What happens if you use something other than ebx or ebp for base register? This may be my problem... :dazzled:

and I take it, the index register can be set to any valid amount, as long as it's not greater than the size of the array you are accessing ??

and...the displacement constant should be defined at compile time ??

Very cool!

AND ... (one last AND, for the moment anyways...) How helpful is that XLAT instruction for accessing array elements, and is the DS register still used by the system to keep track of your data?? I assume that all the data is globbed together into one big data section by the assembler when you finally compile your program, and all the code is grouped together, unless you tell the compiler to do otherwise...

Just curious, because the XLAT instruction gives you an offset (?) AS COMPUTED from the value in the ds register, AND the value in the ebx register.

::)

Well, enough questions for now, I'll have more later, hopefully I'll be answering some questions around here too!

later,

jeff c
:U

Title: Re: Pointers, etc
Post by: gabor on September 27, 2005, 07:28:05 AM

Quote from: OceanJeff32 on September 27, 2005, 05:35:08 AM
and...the displacement constant should be defined at compile time ??

I guess yes, it must be set at compile time, that's why it is called a constant.

Quote from: OceanJeff32 on September 27, 2005, 05:35:08 AM
AND ... (one last AND, for the moment anyways...) How helpful is that XLAT instruction for accessing array elements, and is the DS register still used by the system to keep track of your data??

I, personally never used the XLAT not even in real mode. Now, in 32bit mode I rather use these cool addressing methods, I simply enjoy the freedom to index with the register I prefer (not only with esi or edi). So if I need an array to be accessed I write the index into a free register (before, I try to set the element size of the array to a power of 2, use padding if necessary) and use scaling to address the indexed element.

Dataset rows
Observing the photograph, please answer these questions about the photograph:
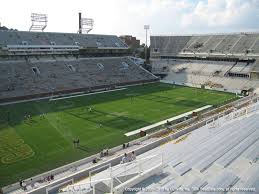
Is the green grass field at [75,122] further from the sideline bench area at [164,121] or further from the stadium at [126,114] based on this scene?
the sideline bench area at [164,121]

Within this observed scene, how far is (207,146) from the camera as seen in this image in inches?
437

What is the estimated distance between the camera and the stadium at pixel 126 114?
9484mm

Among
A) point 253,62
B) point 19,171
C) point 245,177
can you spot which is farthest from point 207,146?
point 253,62

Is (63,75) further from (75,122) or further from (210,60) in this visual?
(210,60)

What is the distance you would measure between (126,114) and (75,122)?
561 cm

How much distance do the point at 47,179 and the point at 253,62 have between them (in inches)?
1773

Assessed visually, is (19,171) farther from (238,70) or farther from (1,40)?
(238,70)

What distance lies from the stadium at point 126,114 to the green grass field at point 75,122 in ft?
0.34

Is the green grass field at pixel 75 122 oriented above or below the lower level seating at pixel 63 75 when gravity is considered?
below

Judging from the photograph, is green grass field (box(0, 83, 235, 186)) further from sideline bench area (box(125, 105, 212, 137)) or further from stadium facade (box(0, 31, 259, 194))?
stadium facade (box(0, 31, 259, 194))

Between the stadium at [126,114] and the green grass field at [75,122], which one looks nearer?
the stadium at [126,114]

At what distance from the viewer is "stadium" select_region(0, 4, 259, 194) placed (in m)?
9.48

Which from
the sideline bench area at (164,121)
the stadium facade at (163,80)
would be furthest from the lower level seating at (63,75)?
the sideline bench area at (164,121)

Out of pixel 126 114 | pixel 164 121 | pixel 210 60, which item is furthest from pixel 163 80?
pixel 164 121
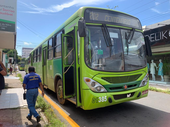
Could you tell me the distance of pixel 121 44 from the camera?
14.3 ft

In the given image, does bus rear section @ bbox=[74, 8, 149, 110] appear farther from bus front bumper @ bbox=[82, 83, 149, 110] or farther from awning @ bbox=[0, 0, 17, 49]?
awning @ bbox=[0, 0, 17, 49]

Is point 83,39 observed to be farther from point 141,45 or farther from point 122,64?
point 141,45

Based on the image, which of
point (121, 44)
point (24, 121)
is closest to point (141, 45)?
point (121, 44)

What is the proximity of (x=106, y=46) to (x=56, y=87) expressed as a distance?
3.21m

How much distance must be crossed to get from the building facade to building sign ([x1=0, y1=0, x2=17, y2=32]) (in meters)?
10.6

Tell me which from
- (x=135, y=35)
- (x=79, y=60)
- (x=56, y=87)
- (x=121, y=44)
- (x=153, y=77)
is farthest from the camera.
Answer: (x=153, y=77)

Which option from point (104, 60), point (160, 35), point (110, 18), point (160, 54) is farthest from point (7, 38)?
point (160, 54)

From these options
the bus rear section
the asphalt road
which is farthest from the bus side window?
the asphalt road

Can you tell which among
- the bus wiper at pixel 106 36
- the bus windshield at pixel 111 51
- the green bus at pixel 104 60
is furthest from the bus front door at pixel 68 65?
the bus wiper at pixel 106 36

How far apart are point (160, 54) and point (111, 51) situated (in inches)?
388

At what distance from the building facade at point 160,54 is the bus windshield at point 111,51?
790 cm

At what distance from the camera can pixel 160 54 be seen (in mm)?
12070

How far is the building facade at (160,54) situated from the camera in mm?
10969

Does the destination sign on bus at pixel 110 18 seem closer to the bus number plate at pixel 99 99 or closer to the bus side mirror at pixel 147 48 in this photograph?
the bus side mirror at pixel 147 48
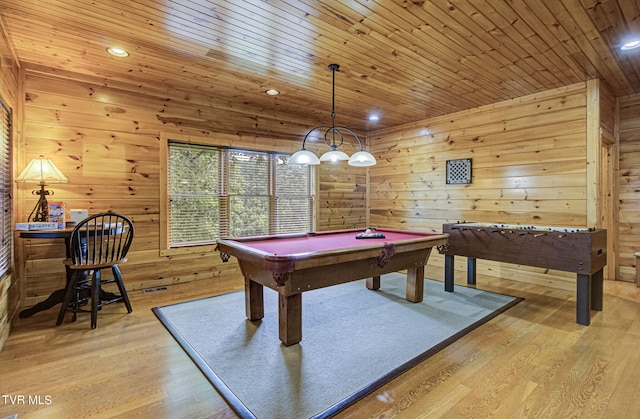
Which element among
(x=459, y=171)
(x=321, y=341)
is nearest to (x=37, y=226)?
(x=321, y=341)

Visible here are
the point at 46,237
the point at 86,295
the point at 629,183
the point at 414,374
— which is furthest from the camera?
the point at 629,183

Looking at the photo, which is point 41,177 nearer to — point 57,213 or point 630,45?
point 57,213

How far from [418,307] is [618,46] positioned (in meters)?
3.08

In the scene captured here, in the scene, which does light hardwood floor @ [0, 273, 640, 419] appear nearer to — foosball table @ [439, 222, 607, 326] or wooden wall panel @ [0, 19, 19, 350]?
wooden wall panel @ [0, 19, 19, 350]

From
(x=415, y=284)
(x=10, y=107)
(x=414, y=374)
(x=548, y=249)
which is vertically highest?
(x=10, y=107)

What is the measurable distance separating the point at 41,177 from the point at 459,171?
5185 mm

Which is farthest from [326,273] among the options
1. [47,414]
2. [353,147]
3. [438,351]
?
[353,147]

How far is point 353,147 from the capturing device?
6.20 meters

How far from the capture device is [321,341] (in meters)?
2.60

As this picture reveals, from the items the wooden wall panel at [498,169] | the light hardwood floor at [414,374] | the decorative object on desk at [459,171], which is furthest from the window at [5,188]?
the decorative object on desk at [459,171]

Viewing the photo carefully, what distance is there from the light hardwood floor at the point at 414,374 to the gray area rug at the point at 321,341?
0.35 ft

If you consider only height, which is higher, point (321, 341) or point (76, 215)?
point (76, 215)

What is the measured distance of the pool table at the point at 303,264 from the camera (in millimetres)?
2299

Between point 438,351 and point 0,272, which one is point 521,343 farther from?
point 0,272
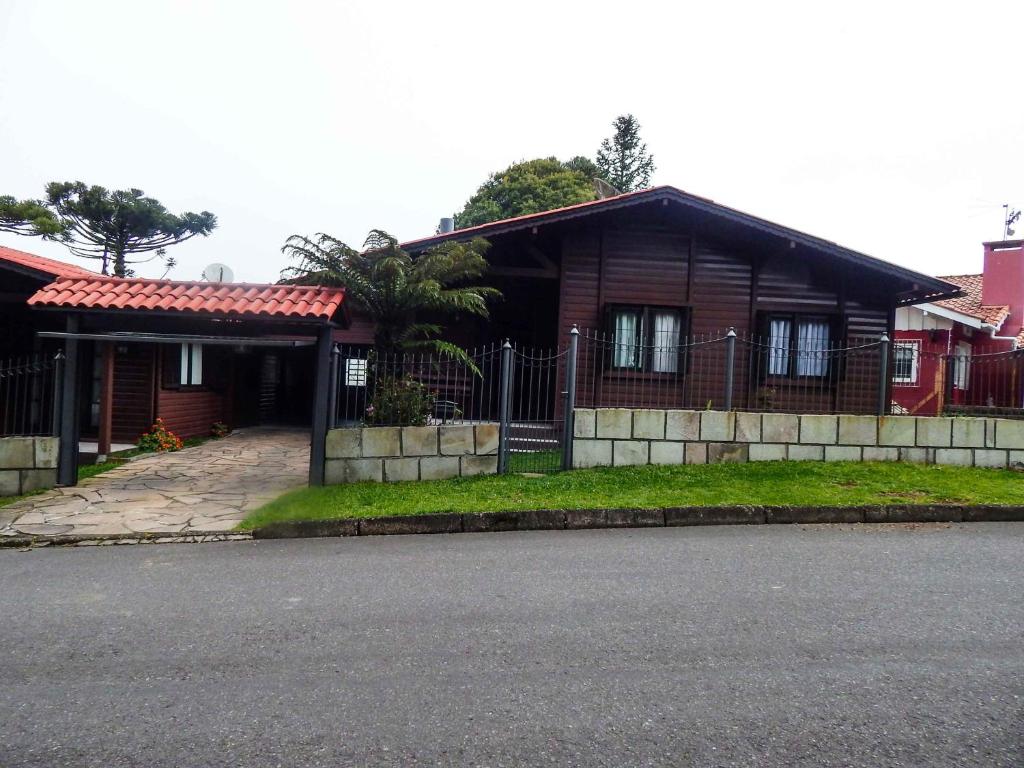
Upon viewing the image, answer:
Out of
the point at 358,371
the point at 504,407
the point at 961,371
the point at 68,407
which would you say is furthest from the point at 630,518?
the point at 961,371

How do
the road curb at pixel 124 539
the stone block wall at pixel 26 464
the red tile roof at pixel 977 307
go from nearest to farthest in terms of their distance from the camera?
the road curb at pixel 124 539
the stone block wall at pixel 26 464
the red tile roof at pixel 977 307

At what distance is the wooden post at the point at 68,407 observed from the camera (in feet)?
26.4

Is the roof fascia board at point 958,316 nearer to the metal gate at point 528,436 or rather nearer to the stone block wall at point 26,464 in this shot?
the metal gate at point 528,436

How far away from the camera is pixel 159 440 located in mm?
11773

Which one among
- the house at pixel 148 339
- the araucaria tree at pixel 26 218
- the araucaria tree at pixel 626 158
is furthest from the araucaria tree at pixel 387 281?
the araucaria tree at pixel 626 158

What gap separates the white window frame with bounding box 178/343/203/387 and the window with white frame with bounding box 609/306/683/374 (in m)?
8.31

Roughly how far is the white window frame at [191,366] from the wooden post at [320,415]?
20.5 ft

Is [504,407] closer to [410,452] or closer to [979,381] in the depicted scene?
[410,452]

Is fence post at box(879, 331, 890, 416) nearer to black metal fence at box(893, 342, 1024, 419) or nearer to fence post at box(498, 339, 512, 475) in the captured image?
black metal fence at box(893, 342, 1024, 419)

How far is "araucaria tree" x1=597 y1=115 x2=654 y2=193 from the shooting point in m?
40.8

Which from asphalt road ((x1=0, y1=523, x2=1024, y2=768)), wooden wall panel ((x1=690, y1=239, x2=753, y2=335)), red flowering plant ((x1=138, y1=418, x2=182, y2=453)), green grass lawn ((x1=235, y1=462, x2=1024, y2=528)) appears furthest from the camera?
wooden wall panel ((x1=690, y1=239, x2=753, y2=335))

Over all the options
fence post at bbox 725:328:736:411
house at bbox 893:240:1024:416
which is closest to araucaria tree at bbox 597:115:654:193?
house at bbox 893:240:1024:416

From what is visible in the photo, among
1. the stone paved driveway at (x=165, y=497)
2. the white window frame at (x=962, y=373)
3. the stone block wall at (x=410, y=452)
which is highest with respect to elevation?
the white window frame at (x=962, y=373)

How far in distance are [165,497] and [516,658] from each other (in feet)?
19.8
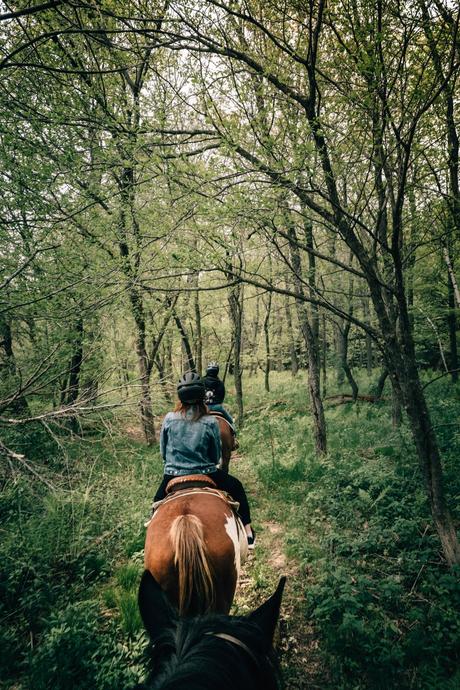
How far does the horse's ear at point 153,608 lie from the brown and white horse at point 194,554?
79cm

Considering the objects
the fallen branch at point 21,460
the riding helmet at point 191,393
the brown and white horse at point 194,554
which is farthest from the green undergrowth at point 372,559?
the fallen branch at point 21,460

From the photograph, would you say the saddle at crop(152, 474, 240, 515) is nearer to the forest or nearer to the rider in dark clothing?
the forest

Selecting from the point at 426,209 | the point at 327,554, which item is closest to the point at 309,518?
the point at 327,554

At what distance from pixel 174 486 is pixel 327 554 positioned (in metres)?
2.53

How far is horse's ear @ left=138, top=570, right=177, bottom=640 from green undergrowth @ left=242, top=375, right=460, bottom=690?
7.61 feet

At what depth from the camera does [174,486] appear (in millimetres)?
3291

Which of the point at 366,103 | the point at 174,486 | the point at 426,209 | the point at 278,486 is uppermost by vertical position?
the point at 366,103

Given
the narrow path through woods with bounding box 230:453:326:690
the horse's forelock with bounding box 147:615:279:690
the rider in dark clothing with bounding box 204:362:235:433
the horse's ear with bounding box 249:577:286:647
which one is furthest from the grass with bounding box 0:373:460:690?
the horse's forelock with bounding box 147:615:279:690

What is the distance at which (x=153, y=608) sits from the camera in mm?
1685

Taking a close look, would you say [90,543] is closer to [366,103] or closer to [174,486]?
[174,486]

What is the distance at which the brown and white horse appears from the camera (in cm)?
248

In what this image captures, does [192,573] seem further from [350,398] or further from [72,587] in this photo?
[350,398]

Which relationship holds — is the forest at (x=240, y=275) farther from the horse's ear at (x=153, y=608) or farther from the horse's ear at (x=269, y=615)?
the horse's ear at (x=269, y=615)

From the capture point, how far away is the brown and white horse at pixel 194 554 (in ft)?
8.14
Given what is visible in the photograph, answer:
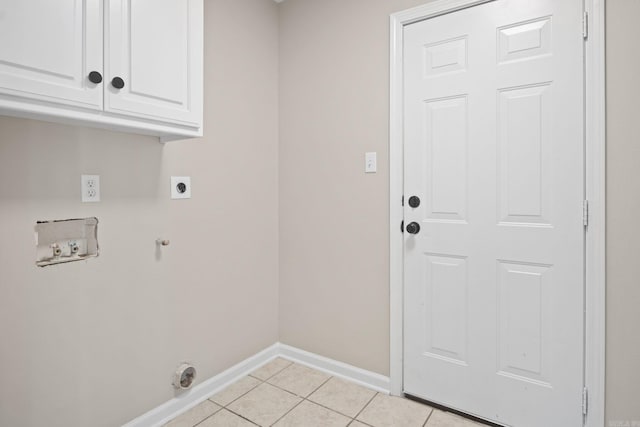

▸ Task prompt: In the forum thread, which two registers does gabor say he is no longer limited to when indexing in 32-bit mode? The entries aren't needed here.

▸ Output: Esi and edi.